In this picture, the system is all about maintaining privilege, hierarchy, inequality, and selective justice while appearing to be compassionate and fair. It can't be too exploitative, otherwise people may rebel, so it needs to deliver goods and other benefits to a lot of people, but with more for the elite.
From this picture of the system, whistleblowers are both annoyances and deep threats. They are annoyances because they expose some flaws in the way the system works. But that's not really a big problem for elites, since what's it matter if a few low-level corrupt officials are exposed? Vindicating and rewarding a whistleblower wouldn't be a problem for people in power if the only things involved were a few jobs and a bit of money.
The threat that whistleblowers pose is to the system of power. The whistleblower is saying, in effect, that one person with truth on their side should be able to have their way against lots of others with more power, money and position.
To allow a whistleblower to win on the substance of the matter would mean that the whole system would come under threat. After all, most power elites have skeletons in their closets and are vulnerable to exposure. So it is dangerous to allow a whistleblower to set a precedent.

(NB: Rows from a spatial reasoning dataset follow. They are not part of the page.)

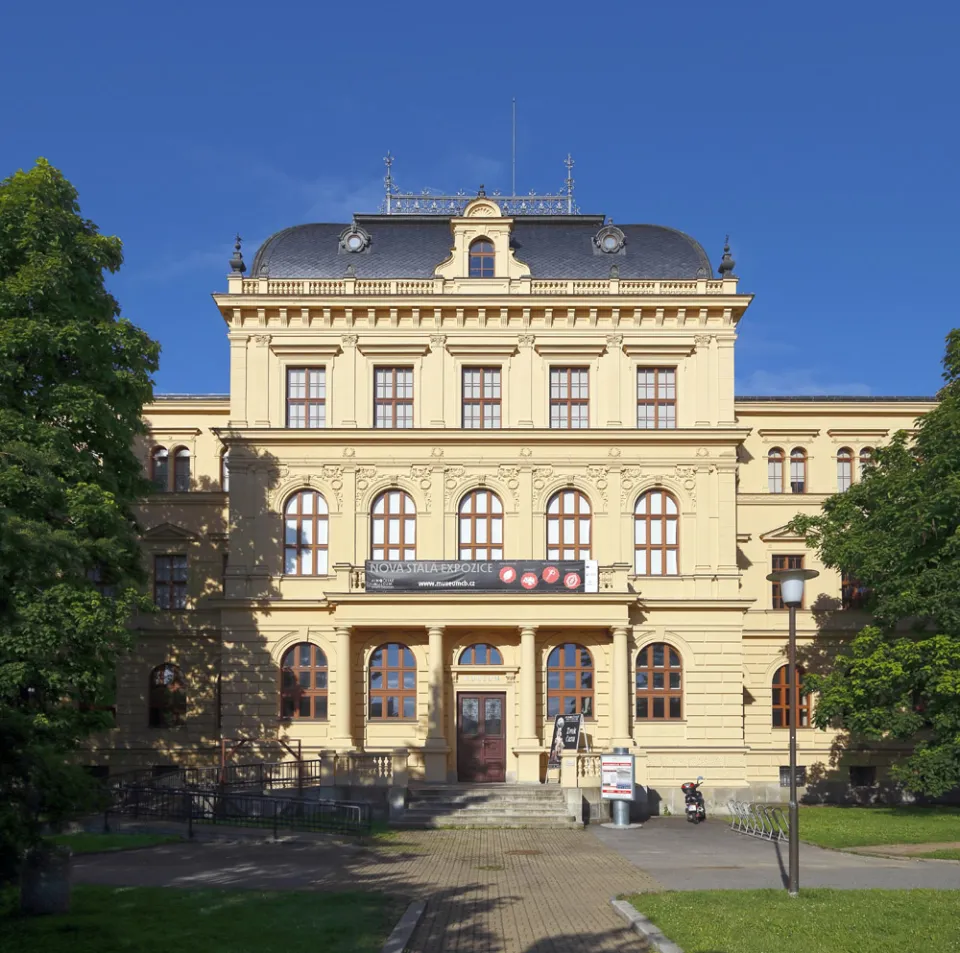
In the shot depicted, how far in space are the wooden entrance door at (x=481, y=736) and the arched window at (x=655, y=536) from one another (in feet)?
20.7

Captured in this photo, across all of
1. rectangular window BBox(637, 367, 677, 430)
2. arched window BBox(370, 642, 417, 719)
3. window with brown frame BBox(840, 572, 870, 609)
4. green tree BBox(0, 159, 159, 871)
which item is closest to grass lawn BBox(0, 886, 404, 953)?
green tree BBox(0, 159, 159, 871)

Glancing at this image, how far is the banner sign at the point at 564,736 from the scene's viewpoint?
34406 millimetres

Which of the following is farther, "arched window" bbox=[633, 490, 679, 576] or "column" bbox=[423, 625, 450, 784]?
"arched window" bbox=[633, 490, 679, 576]

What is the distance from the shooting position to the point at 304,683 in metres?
37.6

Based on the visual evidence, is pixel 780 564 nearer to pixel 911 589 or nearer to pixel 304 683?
pixel 911 589

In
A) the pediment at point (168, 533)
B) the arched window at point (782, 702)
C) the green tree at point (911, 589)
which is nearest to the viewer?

If this perspective is adopted, a number of conclusions follow.
First, whistleblowers will be attacked even if it would be far easier and cheaper to deal with their complaints.
Second, the weaker and more insecure bosses and officials feel, the more they will attack whistleblowers. A whistleblower's best chance for a sensible response will be from superiors who are competent, secure and self-confident (deep down, not just superficially).

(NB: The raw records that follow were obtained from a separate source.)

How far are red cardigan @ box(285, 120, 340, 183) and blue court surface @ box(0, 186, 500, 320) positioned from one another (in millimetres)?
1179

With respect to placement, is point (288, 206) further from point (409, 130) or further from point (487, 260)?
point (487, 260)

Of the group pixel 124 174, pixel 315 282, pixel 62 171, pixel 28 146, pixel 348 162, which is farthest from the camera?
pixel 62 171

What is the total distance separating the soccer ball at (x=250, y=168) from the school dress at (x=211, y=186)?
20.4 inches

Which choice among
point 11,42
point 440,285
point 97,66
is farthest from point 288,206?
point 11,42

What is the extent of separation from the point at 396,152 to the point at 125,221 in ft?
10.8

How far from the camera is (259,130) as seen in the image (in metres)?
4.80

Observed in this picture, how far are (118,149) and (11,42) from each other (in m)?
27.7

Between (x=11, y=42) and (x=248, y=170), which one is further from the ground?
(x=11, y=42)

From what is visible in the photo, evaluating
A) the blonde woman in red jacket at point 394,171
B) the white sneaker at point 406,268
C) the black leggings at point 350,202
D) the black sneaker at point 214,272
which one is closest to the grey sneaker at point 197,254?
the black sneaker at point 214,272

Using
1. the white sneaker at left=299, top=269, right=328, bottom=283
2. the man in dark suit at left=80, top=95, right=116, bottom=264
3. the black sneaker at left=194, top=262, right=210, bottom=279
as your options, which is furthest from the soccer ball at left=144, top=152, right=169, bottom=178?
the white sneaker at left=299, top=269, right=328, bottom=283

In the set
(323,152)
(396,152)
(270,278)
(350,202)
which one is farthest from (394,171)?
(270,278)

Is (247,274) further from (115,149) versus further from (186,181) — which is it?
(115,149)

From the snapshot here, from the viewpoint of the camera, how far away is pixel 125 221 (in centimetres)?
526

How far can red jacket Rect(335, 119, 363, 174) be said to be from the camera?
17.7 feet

Third, if whistleblowers mobilise too much pressure to resist, the easiest way out is for managers to sacrifice a few scapegoats, such as low-level officials. The goal is to maintain the system.
Fourth, precedents for system change will be opposed to the bitter end. Elites prefer to give a whistleblower a massive payout rather than to open up the possibility of changing the system.
Fifth, symbols are used to give the appearance of responsiveness. Setting up appeal bodies is one way. Policies that sound good but achieve nothing are another. Pressures for change often can be eased through symbolic politics.
The system does work! But it's a system to maintain power and privilege, not a system to bring about justice.
If whistleblowers understand what they are up against, they will have a much better chance. Change is possible, but it's not easy to bring about. There are actually a lot of people trying to bring about beneficial change, both inside the system and out. Whistleblowers can greatly improve prospects of being effective by clarifying their goals, finding out who else cares about those goals, investigating options, building alliances and planning for a long struggle. They can learn tremendous amounts both from other whistleblowers and from a variety of social activists.
The system is far from all-powerful. It is in constant flux, and does change for the better as well as for the worse. Whistleblowers have a special role to play but they can do it best if they team up with other actors and understand the plot.